Protocol of the Session on February 21, 2001

Meine Damen und Herren, Herr Ministerpräsident Gabriel ist da. Herr Dr. Biester, Sie haben jetzt das Wort. Bitte schön!

Frau Präsidentin! Meine Damen und Herren! Hunderttausende Arbeitnehmerinnen und Arbeitnehmer in Niedersachsen erfüllen gewissenhaft ihre Arbeit: in der Privatwirtschaft, im öffentlichen Dienst von der Beendigung der Ausbildung bis zum Eintritt in das reguläre Renten- und Pensionsalter. Sie alle empfinden es als einen Schlag ins Gesicht, feststellen zu müssen, dass in Niedersachsen ein politischer Beamter unter Gewährung ungekürzter Pension in den vorzeitigen Ruhestand versetzt wird. Es handelt sich dabei um einen Beamten, der unstreitig gesund ist, der voll leistungsfähig ist,

(Beckmann [SPD]: Sie wissen das al- les?)

der unstreitig in seiner Amtsführung keine Fehler begangen hat, der gegenüber der Landesregierung in der Vergangenheit stets loyal war.

Warum also handeln der Minister und der Ministerpräsident so? Eine Erklärung ist im Ausschuss für Rechts- und Verfassungsfragen nicht erfolgt, weil beide von der nach der Geschäftsordnung vorgesehenen Möglichkeit, sich dort zu erklären, keinen Gebrauch gemacht haben.

Für uns sind drei Ursachen denkbar: Die erste Möglichkeit ist, der Beamte hat Unlust an der Fortsetzung seiner Arbeit signalisiert, und die Landesregierung hat dem widerstandslos nachgegeben. Die zweite Möglichkeit ist, der frühere Ministerpräsident Glogowski hat dem Beamten natürlich rechtswidrig - eine entsprechende Zusage gegeben, die sein Nachfolger nun einlösen muss. Die dritte Möglichkeit ist, der Beamte drohte mit Enthüllungen über die wahren Gründe, wie wir seit zwei Tagen hören können, und die Landesregierung hatte Grund, solche Enthüllungen zu fürchten, und gab dieser Drohung nach.

Meine Damen und Herren, lassen Sie mich bei der Bewertung dieser drei Möglichkeiten mit letzterer beginnen.

• _ÜBUNGSAUFGABEN_
#1 Ändern Sie im Protokoll die Passage von „Protocol of the“ bis einschließlich „Wort. Bitte schön!“, indem Sie „Bitte schön“ durch „Bitte sehr“ ersetzen.
#2 Schreiben Sie das Protokoll der Landtagssitzung im Anschluss an seinen letzten Satz weiter.

• _DATENAUFLISTUNG_
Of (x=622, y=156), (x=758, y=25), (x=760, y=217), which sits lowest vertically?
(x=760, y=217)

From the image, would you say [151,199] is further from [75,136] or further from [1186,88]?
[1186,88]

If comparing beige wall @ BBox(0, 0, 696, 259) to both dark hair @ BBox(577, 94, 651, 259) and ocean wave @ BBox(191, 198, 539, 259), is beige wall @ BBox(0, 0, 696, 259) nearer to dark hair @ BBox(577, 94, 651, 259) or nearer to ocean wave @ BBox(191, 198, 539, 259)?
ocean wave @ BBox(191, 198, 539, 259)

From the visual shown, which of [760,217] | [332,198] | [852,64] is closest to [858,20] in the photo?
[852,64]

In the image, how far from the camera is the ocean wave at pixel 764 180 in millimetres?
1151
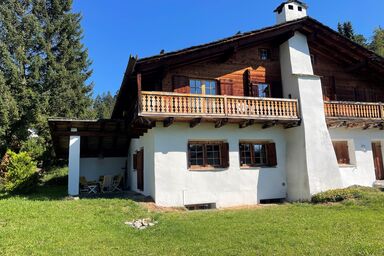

• _LÖSUNGEN_
#1
Protocol of the Session on February 21, 2001

Meine Damen und Herren, Herr Ministerpräsident Gabriel ist da. Herr Dr. Biester, Sie haben jetzt das Wort. Bitte sehr!

#2
Wir wissen durch die öffentlichen Aussagen des Büroleiters Unger, dass es eine solche Äußerung des Herrn Minnier gab, und wir wissen, dass sie aktenkundig gemacht wurde. Entweder wusste die Landesregierung bei ihrer Entscheidung nicht, dass es diesen Vermerk gab - dann hätte sie die Entscheidung aufgrund einer unvollständigen und damit falschen Tatsachenfeststellung getroffen bzw. vollzogen, sodass die Entscheidung schon deshalb rechtswidrig wäre -, oder aber, was schlimmer wäre, die Landesregierung kannte diesen Aktenvermerk, wusste von der Drohung, verschwieg dies sowohl gegenüber der Öffentlichkeit als auch gegenüber dem Landtag und entschied zugunsten des Beamten. Dann hätte sie sich - der Verdacht liegt nahe und muss auch ausgesprochen werden - von dieser Drohung beeindrucken und damit erpressen lassen.

(Lebhafter Beifall bei der CDU)

Eine solche Drohung ist derart gravierend, dass man sie nicht verschweigt und zugunsten des Drohenden entscheidet, sondern eine solche Drohung hätte zwingend disziplinarrechtliche Maßnahmen nach sich ziehen müssen, wenn die Landesregierung nichts zu befürchten hat.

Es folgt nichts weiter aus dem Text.